HOW TO COMPLETE THIS TASK | The material below holds pictures, which are to be left out; copy exactly the lines from the one with "Workshop Schülerrechte Nadja" through the one with "Mermaid Party Ideas - events to CELEBRATE!".

SUPPLIED DATA |
══════════════════════════════
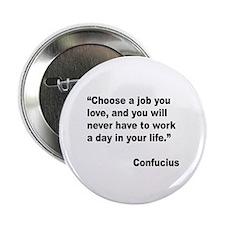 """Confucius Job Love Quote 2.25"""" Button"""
══════════════════════════════
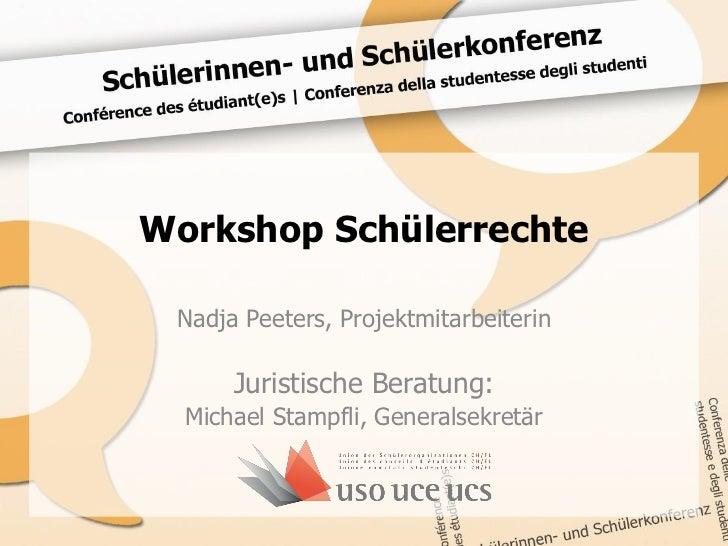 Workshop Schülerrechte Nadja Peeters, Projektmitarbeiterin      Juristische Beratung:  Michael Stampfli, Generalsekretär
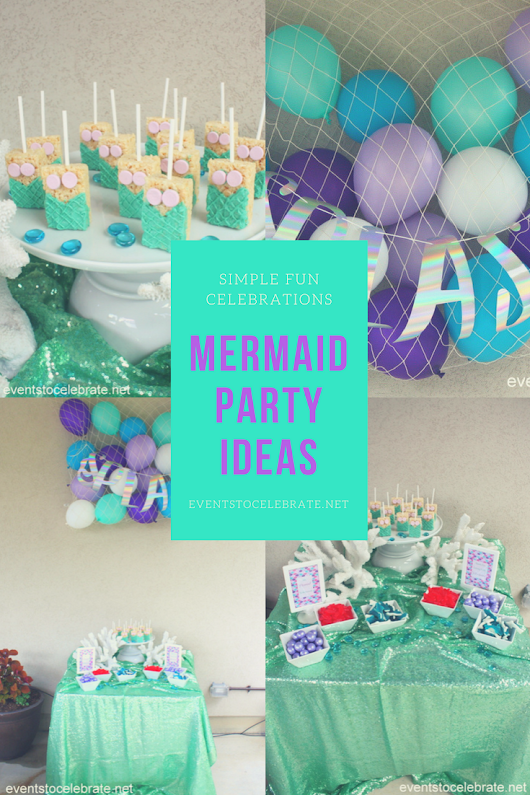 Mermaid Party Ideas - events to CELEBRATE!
══════════════════════════════
WORKED SOLUTION |
 Workshop Schülerrechte Nadja Peeters, Projektmitarbeiterin      Juristische Beratung:  Michael Stampfli, Generalsekretär
 Mermaid Party Ideas - events to CELEBRATE!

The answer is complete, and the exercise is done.